> Exercise aim
Each line below containing the word "west" needs to be shown.

> Entries shown
========

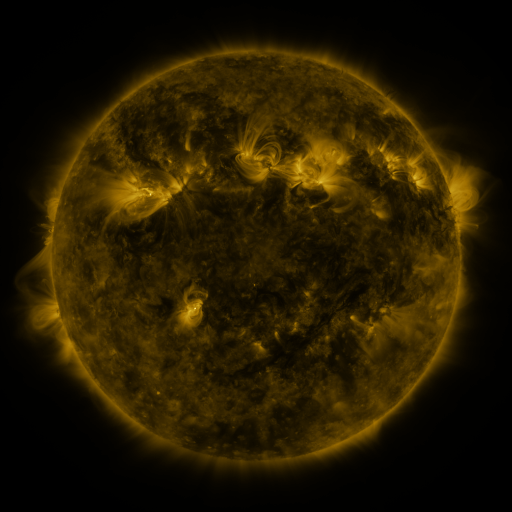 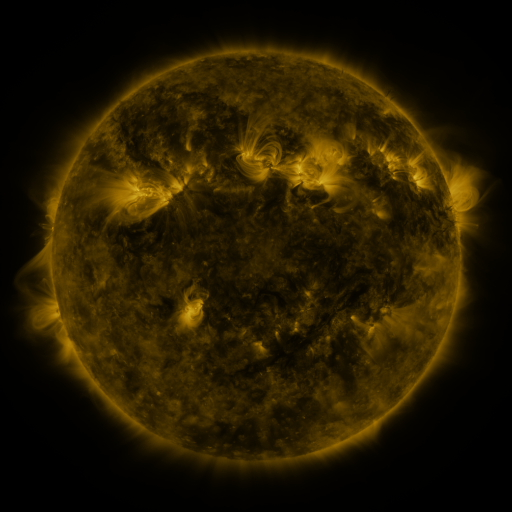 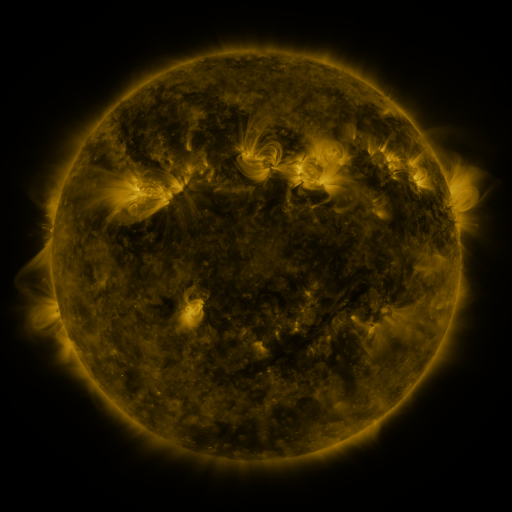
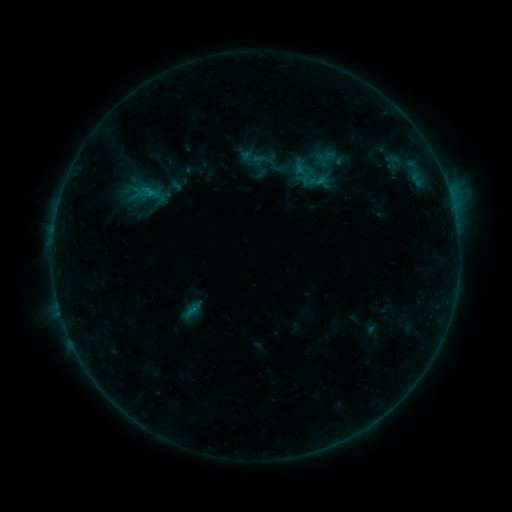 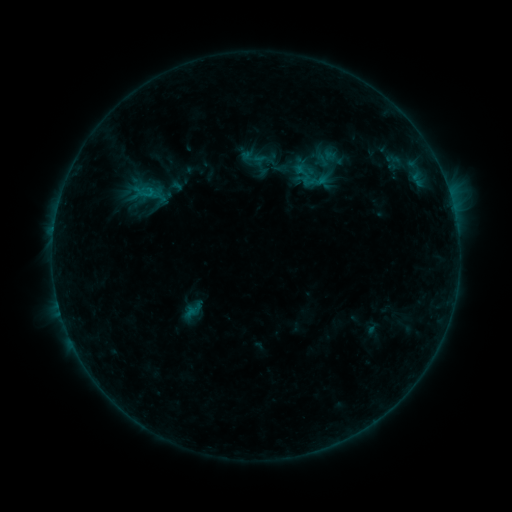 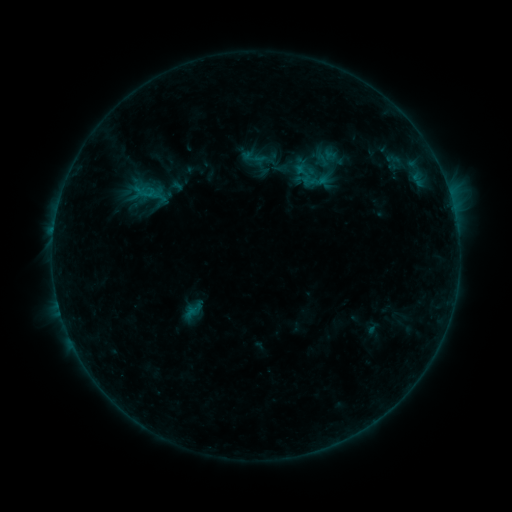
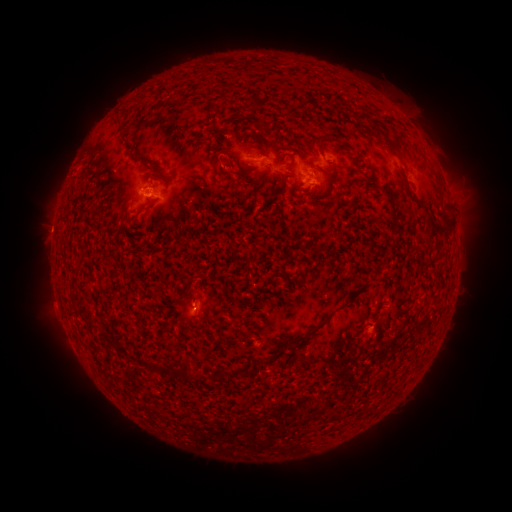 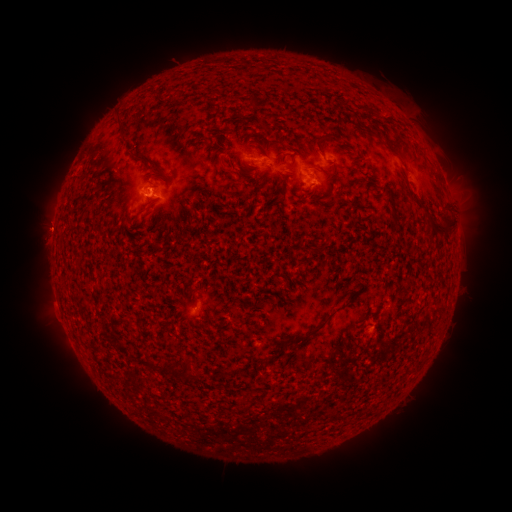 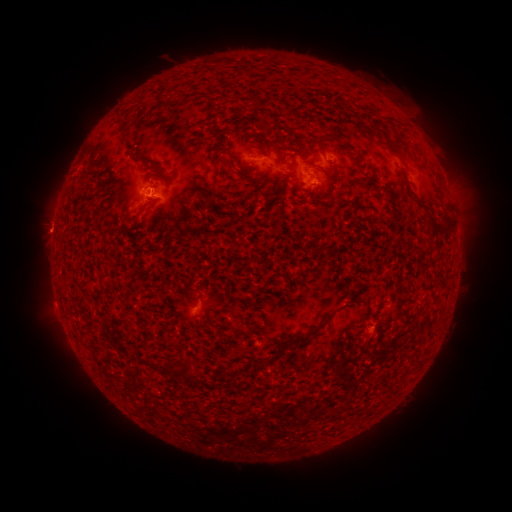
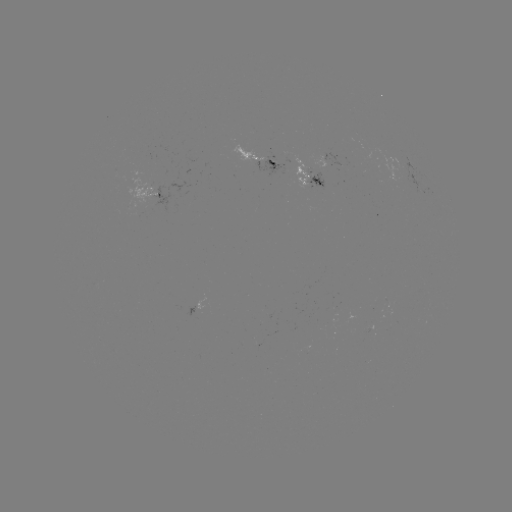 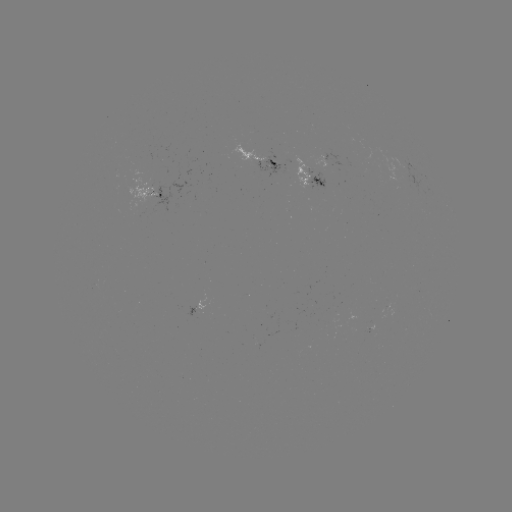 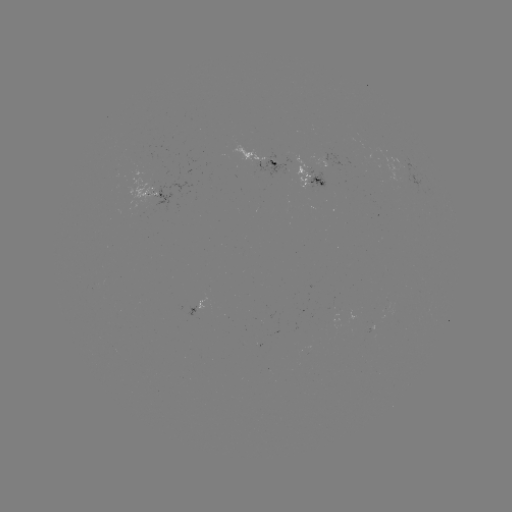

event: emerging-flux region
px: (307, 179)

========

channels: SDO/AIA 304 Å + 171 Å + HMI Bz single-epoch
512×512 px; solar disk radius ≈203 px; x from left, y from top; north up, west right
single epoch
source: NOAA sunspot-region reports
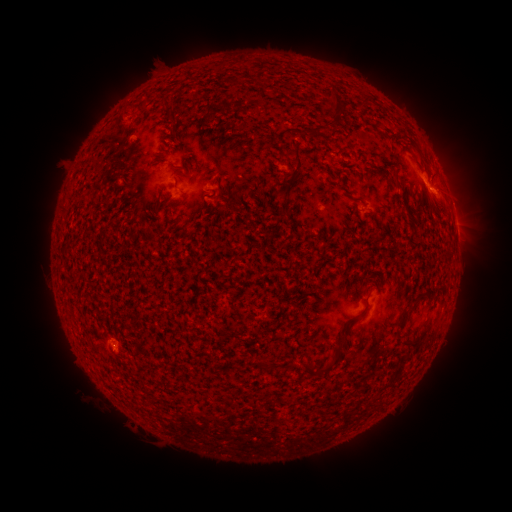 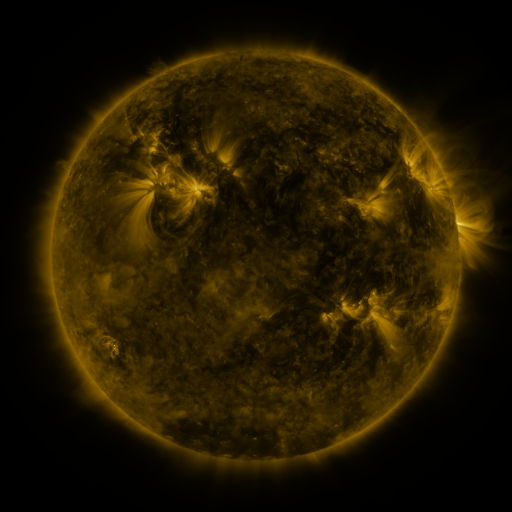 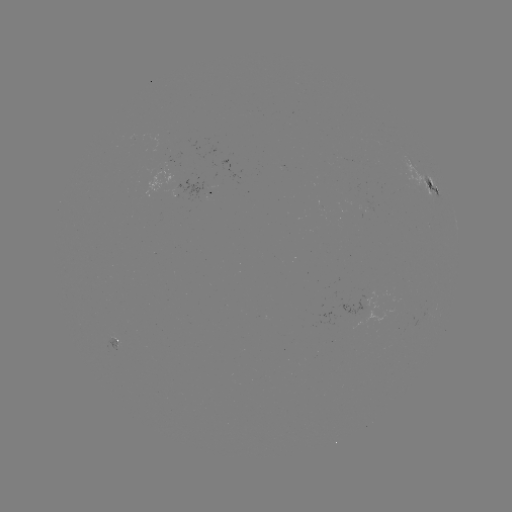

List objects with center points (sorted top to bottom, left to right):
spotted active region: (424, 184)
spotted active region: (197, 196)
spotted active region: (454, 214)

========

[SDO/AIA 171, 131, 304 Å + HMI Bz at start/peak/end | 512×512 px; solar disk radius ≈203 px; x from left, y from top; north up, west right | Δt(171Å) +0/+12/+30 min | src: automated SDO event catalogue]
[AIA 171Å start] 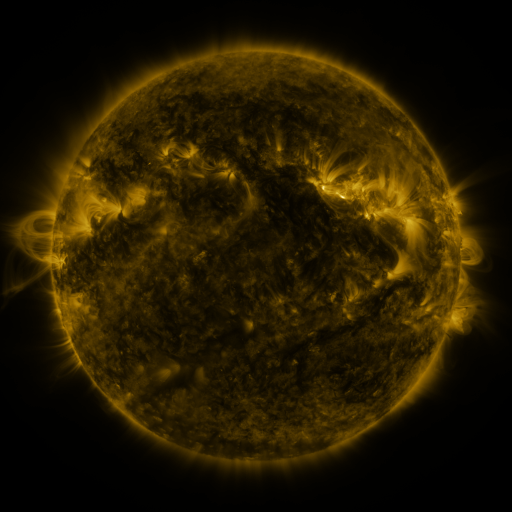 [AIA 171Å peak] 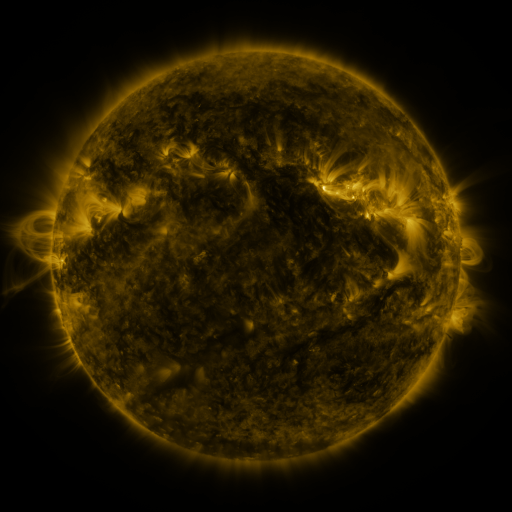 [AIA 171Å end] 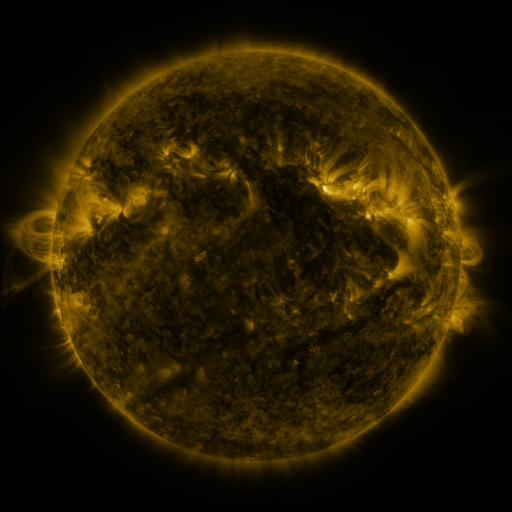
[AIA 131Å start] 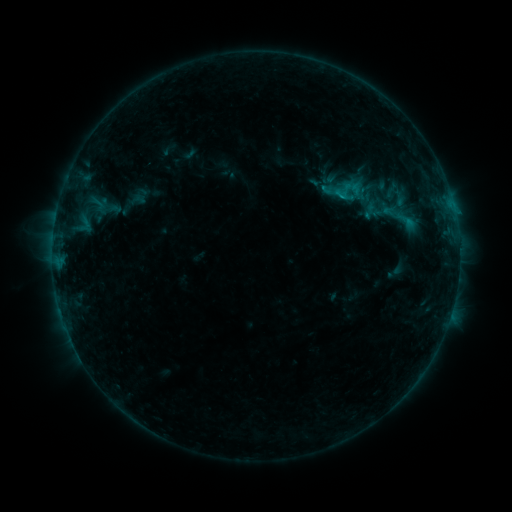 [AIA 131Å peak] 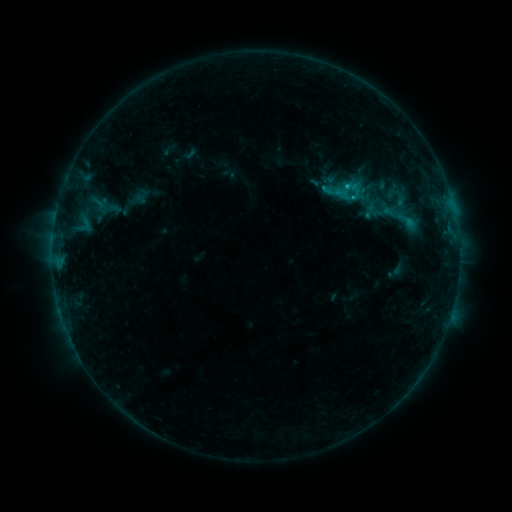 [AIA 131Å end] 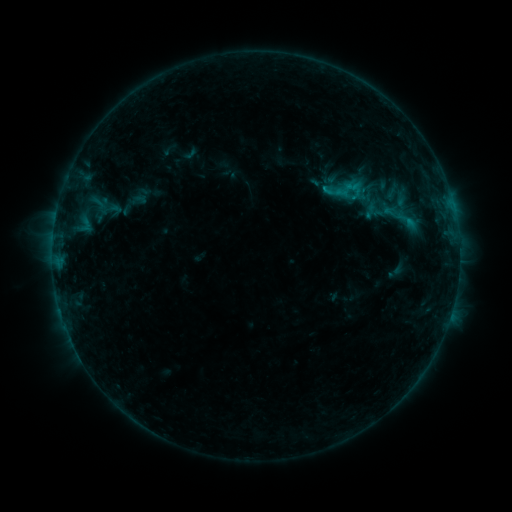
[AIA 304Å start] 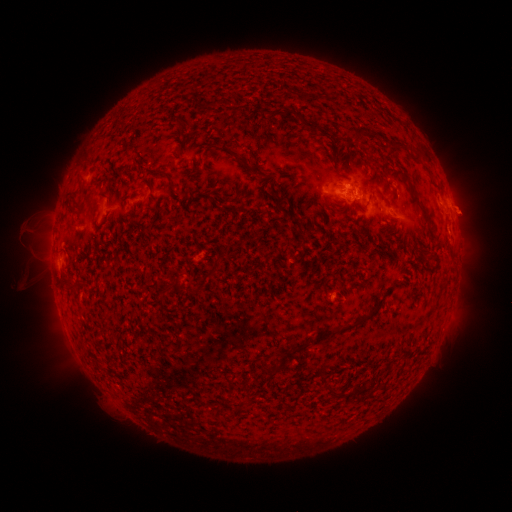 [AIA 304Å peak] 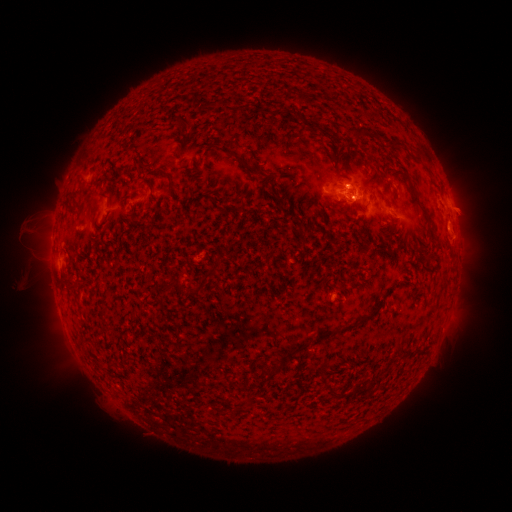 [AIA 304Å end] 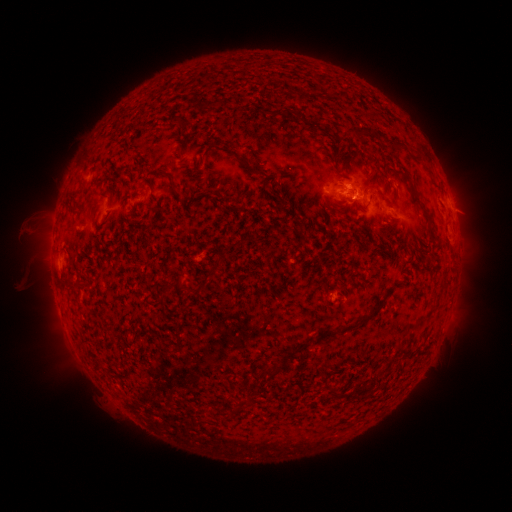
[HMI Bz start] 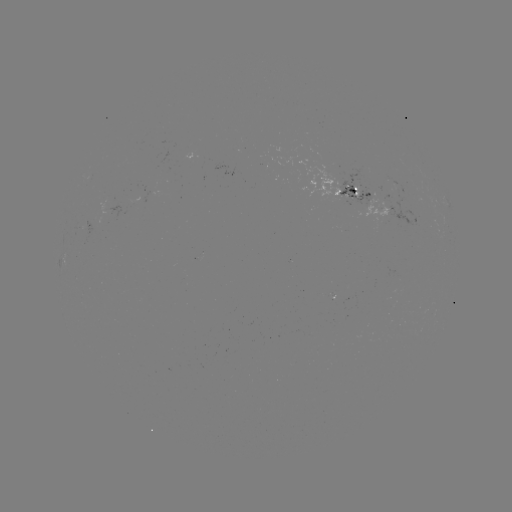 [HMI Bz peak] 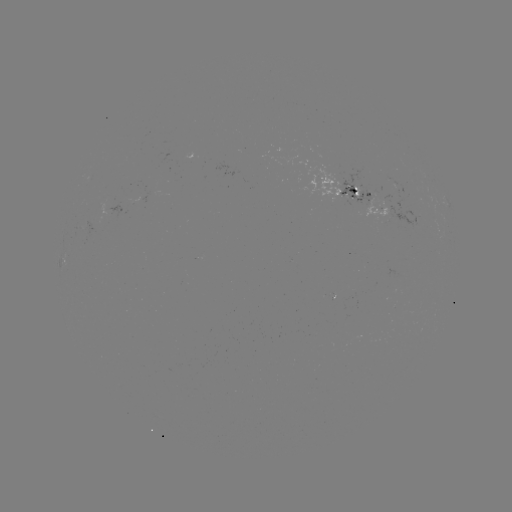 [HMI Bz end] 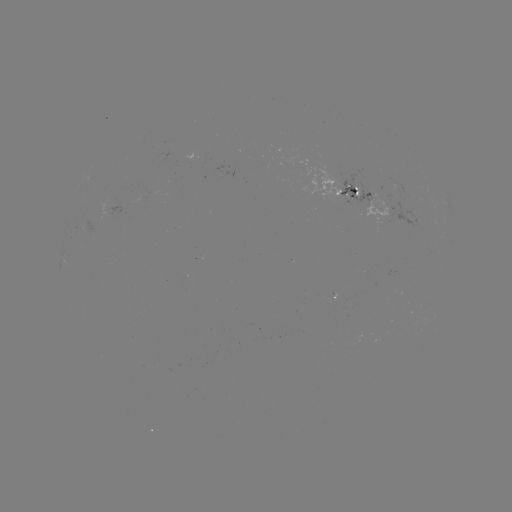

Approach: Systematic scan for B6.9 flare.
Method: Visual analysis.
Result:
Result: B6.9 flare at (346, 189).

========

> Answer section
512×512 px; solar disk radius ≈203 px; x from left, y from top; north up, west right
[SDO/AIA 171, 131, 304 Å + HMI Bz at start/peak/end | 512×512 px; solar disk radius ≈203 px; x from left, y from top; north up, west right | Δt(171Å) +0/+12/+30 min | src: automated SDO event catalogue]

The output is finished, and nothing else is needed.